We study the ecological niches, biogeochemical roles, in situ activities, and biotechnological potential of lineages of (hyper)thermophilic uncultured archaea in geothermal features of Yellowstone National park. We currently focus our efforts on Korarchaeota, Verstraetearchaeota, and Thaumarchaeota and are interested in expanding our view towards novel groups, e.g. a newly discovered archaeal class we named Culexarchaeia. For this, we recently performed a microbiological and geochemical survey of >100 features in five regions of Yellowstone National Park (YNP, see map to the right). Amongst other excited results, we have identified YNP to be a yet unrecognized hot spot for anaerobic methane cycling. ​We achieve our goal of linking new archaeal taxonomies with in situ function by a combination of metagenome sequencing of environmental DNA and testing genome-derived hypotheses by single cell targeted physiology, including stable isotope probing and bioorthogonal labeling. The latter two approaches distinguish our lab from many other labs, who do not put their genomic hypotheses to an experimental test. We have also have important progress in bringing previously uncultured lineages of archaea into culture.

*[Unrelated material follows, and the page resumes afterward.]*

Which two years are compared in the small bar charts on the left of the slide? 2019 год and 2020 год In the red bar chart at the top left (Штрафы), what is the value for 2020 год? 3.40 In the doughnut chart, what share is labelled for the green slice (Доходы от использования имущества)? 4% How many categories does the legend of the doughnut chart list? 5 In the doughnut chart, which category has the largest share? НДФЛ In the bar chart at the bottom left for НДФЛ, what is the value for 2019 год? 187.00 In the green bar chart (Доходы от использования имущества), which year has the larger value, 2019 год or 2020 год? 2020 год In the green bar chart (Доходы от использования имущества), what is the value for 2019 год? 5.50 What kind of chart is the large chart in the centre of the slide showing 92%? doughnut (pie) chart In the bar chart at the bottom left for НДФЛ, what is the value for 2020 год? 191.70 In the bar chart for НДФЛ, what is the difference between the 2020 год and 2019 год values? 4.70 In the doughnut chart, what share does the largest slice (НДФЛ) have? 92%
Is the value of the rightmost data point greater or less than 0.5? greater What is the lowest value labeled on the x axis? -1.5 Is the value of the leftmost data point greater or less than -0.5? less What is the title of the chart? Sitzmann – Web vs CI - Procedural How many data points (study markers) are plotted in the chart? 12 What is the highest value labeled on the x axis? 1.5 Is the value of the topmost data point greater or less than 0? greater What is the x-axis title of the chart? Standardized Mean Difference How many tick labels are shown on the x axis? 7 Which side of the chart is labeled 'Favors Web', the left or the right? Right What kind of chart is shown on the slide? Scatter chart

Investigated by: Zack Jay, Anthony Kohtz, Mackenzie Lynes, Sylvia Nupp, and Paige Schlegel.

If the physiology of uncultured cells is to be determined, approaches that target the single cell level are essential in order to link the identity of a cell to its specific function. Ideally, these approaches are not destructive to the cell so that it can be analyzed using complementary downstream applications, for example targeted cultivation or genome sequencing. Our lab has recently introduced the term Next-generation physiology approaches to refer to such techniques. One such technique, developed by our lab, is bioorthogonal non-canonical amino acid tagging (BONCAT), which allows protein-synthesizing cells in complex microbiomes to be visualized. When used in conjunction with rRNA-targeted fluorescence in situ hybridization (FISH), BONCAT allows the identity of a cell and its in situ activity to be linked. BONCAT is intrinsically high throughput and, when combined with cell-sorting devices enables cells to be separated from samples based on their anabolic activity and to study the response of microbes to substrate amendment. In contrast to isotope labeling approaches, which require highly specialized instruments, BONCAT-FISH and BONCAT-FACS use standard microscopes and flow cytometers that are readily available to microbiology labs. While we also target other classes of biomolecules (DNA, lipids, peptidoglycan) in our work and are developing new approaches to target cellular in situ activity on single cell level, proteins are currently our main target.


In addition to bioorthogonal labeling, we use stable isotope probing in combination with single cell visualization instruments to study substrate uptake and in situ activity. Specifically, we use SIP-FISH-Raman (via a Horiba Confocal Raman microspectroscope that was brought to MSU by Roland in 2019) to study the biochemistry and in situ biogeochemical function of uncultured cells. In collaboration with other researchers at MSU, we also are developing new Raman-activated cell sorting technology. In addition, we collaborate with the Environmental Molecular Sciences Laboratory to use their nano-scale secondary ion mass spectrometry (nanoSIMS) instrument.